CS440/ECE448 MP 8

CS440/ECE448 Fall 2025

MP 8: HMM Spelling Correction 2

Due date: Friday November 7th, 11:59pm

For this MP, you will improve the spelling correction HMM from MP7 using bigram (2-character) context.

General guidelines

Basic instructions are the same as in previous MPs:

For general instructions, see the main MP page and the course policies.
You may use numpy (though it's not needed). You may not use other non-standard modules (including nltk).

Problem Statement

In this MP, you will improve your HMM-based spelling corrector from MP7.

The observed states and hidden state remain the same as in MP7: each state is a single character in the possibly incorrect / ground-truth word, respectively.

However, you will now use bigram context to compute transition probabilities. That is, the probability of the next hidden character will depend on the previous two hidden characters, rather than just the previous one.
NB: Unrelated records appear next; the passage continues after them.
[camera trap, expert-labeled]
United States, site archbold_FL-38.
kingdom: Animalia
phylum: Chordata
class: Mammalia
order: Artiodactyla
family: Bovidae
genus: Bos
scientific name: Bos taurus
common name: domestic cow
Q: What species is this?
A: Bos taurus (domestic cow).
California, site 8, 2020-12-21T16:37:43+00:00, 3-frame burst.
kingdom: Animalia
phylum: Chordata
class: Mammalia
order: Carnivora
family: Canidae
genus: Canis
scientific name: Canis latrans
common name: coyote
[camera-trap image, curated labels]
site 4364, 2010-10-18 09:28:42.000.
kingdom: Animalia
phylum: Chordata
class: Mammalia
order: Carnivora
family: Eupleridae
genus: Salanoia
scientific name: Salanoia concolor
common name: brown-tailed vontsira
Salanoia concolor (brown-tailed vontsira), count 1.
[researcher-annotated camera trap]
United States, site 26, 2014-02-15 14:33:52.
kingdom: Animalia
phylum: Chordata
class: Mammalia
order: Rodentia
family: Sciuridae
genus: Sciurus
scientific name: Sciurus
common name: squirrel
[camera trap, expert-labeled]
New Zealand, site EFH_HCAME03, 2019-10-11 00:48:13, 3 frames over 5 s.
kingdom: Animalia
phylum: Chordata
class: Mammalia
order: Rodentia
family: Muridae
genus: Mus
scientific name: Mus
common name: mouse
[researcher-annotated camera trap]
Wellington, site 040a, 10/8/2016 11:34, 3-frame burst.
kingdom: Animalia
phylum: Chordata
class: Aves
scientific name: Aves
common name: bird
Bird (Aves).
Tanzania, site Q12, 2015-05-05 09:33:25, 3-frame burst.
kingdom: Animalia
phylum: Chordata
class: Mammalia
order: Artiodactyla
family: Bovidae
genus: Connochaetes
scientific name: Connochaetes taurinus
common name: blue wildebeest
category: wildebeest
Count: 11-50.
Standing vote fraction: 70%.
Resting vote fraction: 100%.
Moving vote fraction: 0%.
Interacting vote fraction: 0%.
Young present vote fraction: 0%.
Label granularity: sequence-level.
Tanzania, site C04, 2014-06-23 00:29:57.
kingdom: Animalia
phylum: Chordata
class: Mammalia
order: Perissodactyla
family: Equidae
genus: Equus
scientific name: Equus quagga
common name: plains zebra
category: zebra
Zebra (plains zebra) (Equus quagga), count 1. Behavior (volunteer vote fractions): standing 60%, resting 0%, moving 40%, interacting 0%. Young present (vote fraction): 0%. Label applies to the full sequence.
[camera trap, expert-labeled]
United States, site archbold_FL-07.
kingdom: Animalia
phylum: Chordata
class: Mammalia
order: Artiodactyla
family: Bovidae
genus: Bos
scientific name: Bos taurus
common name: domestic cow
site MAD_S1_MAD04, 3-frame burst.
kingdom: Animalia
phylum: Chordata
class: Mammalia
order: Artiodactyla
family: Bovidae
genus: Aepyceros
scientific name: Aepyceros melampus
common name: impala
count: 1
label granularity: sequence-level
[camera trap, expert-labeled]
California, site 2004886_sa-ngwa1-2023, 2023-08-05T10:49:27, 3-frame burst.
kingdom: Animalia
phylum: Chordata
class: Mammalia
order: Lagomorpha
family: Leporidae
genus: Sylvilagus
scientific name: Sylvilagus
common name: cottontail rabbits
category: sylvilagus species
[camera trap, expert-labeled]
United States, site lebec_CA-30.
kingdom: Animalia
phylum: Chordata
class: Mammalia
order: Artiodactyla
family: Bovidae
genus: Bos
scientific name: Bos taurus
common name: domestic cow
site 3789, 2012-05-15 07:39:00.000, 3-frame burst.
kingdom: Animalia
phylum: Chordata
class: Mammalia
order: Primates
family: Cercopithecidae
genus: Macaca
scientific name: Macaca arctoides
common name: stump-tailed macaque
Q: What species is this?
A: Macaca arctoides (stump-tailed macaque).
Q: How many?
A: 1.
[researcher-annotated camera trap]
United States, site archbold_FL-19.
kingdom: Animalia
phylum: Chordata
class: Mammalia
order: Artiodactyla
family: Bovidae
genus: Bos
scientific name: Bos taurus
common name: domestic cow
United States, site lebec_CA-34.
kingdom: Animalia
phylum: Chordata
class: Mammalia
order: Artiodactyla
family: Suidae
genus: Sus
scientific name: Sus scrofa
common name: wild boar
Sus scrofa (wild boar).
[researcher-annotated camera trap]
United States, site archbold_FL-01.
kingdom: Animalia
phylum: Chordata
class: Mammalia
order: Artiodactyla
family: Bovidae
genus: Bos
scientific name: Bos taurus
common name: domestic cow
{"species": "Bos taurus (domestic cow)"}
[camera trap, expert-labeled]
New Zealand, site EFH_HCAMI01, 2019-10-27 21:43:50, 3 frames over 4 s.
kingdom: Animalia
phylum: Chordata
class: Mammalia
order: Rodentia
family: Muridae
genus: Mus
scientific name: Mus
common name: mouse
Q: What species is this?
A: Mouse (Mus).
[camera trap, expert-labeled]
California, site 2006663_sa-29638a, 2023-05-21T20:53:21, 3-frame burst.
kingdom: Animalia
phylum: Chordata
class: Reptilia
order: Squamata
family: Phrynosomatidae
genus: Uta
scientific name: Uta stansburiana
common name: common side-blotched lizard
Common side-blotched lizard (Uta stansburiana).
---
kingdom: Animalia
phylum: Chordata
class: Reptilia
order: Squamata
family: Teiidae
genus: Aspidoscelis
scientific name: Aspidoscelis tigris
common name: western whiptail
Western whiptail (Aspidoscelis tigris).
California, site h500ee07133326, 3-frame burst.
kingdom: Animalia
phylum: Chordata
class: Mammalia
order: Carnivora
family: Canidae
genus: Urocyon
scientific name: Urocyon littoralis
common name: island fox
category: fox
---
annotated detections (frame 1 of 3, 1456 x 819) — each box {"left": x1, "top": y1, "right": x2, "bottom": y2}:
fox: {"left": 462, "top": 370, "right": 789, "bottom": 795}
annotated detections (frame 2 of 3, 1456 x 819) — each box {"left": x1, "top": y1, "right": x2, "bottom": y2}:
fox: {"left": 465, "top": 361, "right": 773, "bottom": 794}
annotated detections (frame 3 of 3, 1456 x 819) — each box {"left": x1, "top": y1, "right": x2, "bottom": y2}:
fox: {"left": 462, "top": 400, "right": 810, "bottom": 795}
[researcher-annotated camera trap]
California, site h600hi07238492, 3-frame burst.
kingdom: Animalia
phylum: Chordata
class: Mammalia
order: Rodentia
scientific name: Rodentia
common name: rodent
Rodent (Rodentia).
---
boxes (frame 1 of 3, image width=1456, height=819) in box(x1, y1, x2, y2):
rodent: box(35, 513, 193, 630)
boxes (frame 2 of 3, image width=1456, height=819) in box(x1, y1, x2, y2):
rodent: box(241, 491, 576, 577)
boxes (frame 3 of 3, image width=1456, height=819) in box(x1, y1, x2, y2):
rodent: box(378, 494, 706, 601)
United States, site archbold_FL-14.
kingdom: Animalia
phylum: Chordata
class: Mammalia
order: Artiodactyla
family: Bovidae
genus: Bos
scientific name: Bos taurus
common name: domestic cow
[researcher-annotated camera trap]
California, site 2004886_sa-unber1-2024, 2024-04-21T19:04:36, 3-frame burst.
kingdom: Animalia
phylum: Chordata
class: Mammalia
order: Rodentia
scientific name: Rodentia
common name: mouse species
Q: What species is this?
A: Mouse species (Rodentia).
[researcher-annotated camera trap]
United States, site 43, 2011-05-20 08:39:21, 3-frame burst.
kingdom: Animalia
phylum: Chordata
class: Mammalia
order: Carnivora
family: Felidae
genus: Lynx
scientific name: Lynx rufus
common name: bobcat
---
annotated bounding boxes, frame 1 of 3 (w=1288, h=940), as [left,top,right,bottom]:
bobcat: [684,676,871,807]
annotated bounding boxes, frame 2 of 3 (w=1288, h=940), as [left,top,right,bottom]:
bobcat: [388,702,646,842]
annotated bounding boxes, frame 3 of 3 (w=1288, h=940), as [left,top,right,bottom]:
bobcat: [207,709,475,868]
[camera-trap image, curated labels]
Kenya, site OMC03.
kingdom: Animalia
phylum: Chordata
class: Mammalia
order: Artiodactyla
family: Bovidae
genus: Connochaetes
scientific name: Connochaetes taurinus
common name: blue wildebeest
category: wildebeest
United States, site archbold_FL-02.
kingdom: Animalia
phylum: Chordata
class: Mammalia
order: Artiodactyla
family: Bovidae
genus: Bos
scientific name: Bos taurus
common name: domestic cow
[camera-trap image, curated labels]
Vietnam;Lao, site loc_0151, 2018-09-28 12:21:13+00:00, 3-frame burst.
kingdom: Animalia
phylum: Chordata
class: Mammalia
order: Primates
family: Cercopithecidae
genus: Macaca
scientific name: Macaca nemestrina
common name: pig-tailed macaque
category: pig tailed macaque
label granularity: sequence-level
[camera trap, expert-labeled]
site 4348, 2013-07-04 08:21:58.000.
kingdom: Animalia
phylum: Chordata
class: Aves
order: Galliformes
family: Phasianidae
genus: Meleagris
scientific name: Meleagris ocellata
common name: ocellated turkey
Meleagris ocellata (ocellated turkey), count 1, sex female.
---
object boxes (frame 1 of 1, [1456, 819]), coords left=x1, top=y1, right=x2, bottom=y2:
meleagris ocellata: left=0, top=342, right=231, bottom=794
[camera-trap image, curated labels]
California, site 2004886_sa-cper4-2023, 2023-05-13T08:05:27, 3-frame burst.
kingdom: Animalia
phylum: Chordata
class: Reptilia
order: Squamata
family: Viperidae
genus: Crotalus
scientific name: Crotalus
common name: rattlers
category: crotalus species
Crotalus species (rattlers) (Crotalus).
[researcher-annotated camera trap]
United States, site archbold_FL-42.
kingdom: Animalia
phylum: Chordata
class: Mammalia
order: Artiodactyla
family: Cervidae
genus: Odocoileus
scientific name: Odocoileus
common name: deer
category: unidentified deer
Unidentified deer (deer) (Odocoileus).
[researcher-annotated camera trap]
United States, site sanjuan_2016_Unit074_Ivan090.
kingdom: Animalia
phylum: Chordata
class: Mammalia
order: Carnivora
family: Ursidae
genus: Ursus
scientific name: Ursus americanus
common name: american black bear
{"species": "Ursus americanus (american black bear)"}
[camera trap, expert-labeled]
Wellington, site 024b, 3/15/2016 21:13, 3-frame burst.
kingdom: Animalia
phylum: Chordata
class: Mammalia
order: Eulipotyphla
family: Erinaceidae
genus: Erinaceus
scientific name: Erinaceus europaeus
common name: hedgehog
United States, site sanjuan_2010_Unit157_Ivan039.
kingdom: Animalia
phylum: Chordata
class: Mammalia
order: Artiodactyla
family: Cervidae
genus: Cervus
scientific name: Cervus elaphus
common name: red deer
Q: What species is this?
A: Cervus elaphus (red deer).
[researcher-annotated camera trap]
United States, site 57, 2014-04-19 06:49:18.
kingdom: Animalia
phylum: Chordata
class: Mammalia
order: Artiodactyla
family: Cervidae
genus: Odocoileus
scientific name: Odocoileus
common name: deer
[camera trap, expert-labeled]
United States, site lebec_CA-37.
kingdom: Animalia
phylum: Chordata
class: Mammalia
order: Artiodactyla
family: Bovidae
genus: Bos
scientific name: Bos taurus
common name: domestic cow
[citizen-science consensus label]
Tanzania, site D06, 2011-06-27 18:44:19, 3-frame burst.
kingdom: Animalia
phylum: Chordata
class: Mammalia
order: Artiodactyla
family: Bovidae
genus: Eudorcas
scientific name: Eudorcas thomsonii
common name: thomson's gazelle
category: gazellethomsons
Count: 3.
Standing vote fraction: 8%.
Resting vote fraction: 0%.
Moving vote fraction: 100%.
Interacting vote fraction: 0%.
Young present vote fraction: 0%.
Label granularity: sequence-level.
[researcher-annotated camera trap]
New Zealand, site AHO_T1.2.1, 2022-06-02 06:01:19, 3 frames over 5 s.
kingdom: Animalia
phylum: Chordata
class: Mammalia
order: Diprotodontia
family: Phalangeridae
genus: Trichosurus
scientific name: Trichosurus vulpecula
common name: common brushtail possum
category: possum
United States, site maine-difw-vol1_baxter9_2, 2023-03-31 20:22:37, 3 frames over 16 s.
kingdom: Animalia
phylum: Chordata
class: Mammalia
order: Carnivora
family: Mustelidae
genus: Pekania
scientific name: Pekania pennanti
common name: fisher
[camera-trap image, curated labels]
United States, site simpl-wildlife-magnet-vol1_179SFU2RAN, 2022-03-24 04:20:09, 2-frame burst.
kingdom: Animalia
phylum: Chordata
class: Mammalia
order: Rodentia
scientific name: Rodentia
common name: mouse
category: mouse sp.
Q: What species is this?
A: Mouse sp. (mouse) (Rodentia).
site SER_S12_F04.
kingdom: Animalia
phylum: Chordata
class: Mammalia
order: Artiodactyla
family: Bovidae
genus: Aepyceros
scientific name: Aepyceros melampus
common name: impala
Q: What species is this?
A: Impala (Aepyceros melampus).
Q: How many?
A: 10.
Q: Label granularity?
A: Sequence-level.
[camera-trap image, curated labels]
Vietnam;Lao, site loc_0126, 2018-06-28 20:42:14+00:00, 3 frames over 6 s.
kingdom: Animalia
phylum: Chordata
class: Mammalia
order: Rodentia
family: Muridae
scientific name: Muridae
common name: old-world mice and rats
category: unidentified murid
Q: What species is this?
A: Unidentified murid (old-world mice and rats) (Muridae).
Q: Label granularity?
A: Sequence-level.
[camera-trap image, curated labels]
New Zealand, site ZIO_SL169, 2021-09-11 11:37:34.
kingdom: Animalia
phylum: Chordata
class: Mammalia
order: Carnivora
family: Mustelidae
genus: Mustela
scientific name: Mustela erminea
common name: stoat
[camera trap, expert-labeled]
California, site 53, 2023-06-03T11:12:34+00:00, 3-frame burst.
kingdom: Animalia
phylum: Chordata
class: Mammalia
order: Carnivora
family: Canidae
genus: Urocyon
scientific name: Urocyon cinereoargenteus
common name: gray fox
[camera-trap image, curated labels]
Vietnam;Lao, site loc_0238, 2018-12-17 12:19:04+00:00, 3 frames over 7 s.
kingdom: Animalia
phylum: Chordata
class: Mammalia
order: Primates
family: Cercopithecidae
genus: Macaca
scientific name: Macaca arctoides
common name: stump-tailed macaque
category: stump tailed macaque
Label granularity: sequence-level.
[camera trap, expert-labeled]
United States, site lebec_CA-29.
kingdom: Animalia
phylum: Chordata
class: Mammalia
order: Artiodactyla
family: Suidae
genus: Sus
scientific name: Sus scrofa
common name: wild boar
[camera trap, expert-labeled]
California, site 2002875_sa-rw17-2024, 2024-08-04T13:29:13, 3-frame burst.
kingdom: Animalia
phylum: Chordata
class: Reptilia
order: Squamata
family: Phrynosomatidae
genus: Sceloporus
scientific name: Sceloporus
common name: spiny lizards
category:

This means that your transition probabilities will be of the form: P(next hidden char | current hidden bigram). (Note: this is also called `second order HMM` in literature.)

One important functionality you need to implement is Stupid Backoff, which handles the sparsity of bigrams. When a bigram is not observed enough in the training data, you should fall back to the unigram probability of the last character in the bigram. For example, suppose that the bigram "el" is only observed a few times before the target char "l" in the training set, i.e. P( "l" | "el" ) is less than bigram_count_threshold). Then you should use the unigram transition probability of P( "l" | "l" ), with a backoff penalty. You should also use the unigram transition probabilities for the first character of the word ("^hello$" -> "h") where you only have one character of context ("^"). See the section on Viterbi_2 below for more details.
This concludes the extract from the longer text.